The Paris Club is a strictly informal group of countries that are creditors to debtor nations. The role of the club is to identify and coordinate sustainable solutions to help debtor countries meet their repayment obligations, such as through debt rescheduling (where debt repayments are postponed) or by forgiving portions of debt. A general rule of thumb is that the club only meets debtors in need of debt relief, who are committed to reforms to strengthen their economic and financial situation, such as a current poverty reduction or growth facility programme supported by the IMF.

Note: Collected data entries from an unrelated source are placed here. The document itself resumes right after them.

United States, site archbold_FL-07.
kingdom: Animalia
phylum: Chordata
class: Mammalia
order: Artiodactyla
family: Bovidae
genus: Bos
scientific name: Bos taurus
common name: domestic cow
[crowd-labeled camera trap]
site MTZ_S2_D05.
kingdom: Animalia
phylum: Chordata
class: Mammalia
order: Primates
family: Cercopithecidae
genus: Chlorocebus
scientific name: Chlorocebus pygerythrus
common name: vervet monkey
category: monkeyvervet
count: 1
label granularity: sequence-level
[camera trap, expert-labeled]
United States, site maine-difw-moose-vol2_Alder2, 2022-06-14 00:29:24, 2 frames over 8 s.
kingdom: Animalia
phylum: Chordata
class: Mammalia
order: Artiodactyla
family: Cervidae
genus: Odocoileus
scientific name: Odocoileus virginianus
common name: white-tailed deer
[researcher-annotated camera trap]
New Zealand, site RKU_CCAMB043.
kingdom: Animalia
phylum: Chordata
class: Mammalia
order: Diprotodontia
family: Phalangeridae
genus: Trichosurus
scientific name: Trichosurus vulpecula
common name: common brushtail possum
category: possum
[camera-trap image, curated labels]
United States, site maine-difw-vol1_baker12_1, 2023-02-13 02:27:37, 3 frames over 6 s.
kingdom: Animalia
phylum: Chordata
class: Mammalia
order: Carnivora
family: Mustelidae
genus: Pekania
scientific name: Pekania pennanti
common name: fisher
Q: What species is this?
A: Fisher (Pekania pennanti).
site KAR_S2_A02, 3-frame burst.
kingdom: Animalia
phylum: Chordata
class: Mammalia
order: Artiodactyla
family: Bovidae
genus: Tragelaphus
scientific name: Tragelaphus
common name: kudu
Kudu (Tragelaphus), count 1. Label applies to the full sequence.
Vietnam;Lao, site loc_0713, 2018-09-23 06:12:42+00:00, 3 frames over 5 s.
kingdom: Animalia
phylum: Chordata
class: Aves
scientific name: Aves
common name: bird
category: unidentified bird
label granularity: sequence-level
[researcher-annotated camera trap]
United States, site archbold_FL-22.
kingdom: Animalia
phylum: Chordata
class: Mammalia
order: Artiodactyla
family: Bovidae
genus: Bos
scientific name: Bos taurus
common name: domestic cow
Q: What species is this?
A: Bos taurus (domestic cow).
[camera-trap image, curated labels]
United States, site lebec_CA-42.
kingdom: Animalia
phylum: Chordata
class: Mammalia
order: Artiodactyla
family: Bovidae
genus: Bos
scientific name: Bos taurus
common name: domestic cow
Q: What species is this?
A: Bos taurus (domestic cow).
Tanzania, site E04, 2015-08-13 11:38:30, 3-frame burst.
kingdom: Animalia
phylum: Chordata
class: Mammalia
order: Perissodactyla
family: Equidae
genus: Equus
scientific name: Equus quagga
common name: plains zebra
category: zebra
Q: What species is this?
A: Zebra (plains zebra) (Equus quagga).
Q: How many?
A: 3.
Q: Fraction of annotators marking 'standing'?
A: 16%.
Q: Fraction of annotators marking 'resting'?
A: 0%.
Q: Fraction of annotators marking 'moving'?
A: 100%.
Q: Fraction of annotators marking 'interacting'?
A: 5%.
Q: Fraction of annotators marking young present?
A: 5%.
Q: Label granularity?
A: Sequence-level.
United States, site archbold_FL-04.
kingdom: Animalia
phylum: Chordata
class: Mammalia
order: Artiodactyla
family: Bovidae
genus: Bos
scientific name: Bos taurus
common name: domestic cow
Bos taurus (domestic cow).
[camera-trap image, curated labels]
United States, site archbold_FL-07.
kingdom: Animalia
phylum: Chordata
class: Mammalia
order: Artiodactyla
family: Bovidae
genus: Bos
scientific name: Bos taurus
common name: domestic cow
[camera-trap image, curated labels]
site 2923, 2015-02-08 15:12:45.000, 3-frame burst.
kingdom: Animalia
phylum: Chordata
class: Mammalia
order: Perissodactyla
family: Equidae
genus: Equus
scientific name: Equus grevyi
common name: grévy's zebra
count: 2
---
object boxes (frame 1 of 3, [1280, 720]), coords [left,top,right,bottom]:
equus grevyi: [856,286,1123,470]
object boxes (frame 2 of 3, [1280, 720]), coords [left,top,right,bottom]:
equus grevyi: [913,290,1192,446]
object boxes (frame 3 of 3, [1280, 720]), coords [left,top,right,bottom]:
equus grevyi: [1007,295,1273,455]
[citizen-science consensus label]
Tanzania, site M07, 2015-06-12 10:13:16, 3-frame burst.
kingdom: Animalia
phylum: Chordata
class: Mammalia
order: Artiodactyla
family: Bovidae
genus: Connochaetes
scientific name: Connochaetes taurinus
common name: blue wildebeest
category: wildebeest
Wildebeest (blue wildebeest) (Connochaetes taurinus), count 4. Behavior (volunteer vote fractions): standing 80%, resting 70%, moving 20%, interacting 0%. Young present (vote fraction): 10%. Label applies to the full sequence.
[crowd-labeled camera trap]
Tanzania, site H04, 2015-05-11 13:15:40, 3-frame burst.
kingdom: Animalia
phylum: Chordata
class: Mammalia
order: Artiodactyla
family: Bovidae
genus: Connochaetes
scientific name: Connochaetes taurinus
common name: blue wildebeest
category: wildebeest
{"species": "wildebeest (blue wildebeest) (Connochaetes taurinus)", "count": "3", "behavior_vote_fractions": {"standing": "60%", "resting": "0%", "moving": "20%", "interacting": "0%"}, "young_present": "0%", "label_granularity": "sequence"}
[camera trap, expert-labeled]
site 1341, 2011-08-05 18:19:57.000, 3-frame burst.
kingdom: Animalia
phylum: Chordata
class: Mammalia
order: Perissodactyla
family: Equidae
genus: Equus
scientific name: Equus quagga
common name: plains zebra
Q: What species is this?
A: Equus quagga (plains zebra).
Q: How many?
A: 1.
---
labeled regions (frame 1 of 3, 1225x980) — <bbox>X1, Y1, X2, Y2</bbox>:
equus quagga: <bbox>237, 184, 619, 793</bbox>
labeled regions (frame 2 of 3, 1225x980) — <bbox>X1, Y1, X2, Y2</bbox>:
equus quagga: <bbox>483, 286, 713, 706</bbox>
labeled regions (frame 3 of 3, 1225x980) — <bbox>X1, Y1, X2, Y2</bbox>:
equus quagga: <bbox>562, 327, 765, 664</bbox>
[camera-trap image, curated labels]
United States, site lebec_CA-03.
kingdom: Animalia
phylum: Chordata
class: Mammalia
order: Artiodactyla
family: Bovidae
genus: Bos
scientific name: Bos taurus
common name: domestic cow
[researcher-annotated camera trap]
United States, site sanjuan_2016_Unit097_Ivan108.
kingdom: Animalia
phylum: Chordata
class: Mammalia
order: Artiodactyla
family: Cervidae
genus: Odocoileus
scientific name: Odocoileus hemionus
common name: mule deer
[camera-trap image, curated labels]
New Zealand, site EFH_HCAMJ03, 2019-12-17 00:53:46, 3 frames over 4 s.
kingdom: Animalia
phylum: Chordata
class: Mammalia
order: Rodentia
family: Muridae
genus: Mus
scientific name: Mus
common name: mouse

While the Paris Club holds itself up to its own rules and regulations, the club itself is without a legal basis or status. Neither are the outcomes of meetings legal agreements; creditor nations which participate in negotiations instead sign an Agreed Minute, which gives the effect of requesting their own governments to sign bilateral agreements with debtor countries. A permanent secretariat exists which is staffed by employees of the French treasury, and it has its own website (www.clubdeparis.org).

The club grew from a meeting between creditor nations and Argentina in 1956 in Paris. Meetings are convened ten to eleven times a year in Paris, where members discuss debt rescheduling issues. Since then over 386 agreements have been signed between eighty debtor countries and the following: 19 permanent members (plus several other creditors invited on a case by case basis):

Austria, Australia, Belgium, Canada, Denmark, Finland, France, Germany, Ireland, Italy, Japan, Netherlands , Norway, Russia, Spain, Switzerland, Sweden, the United States and the United Kingdom.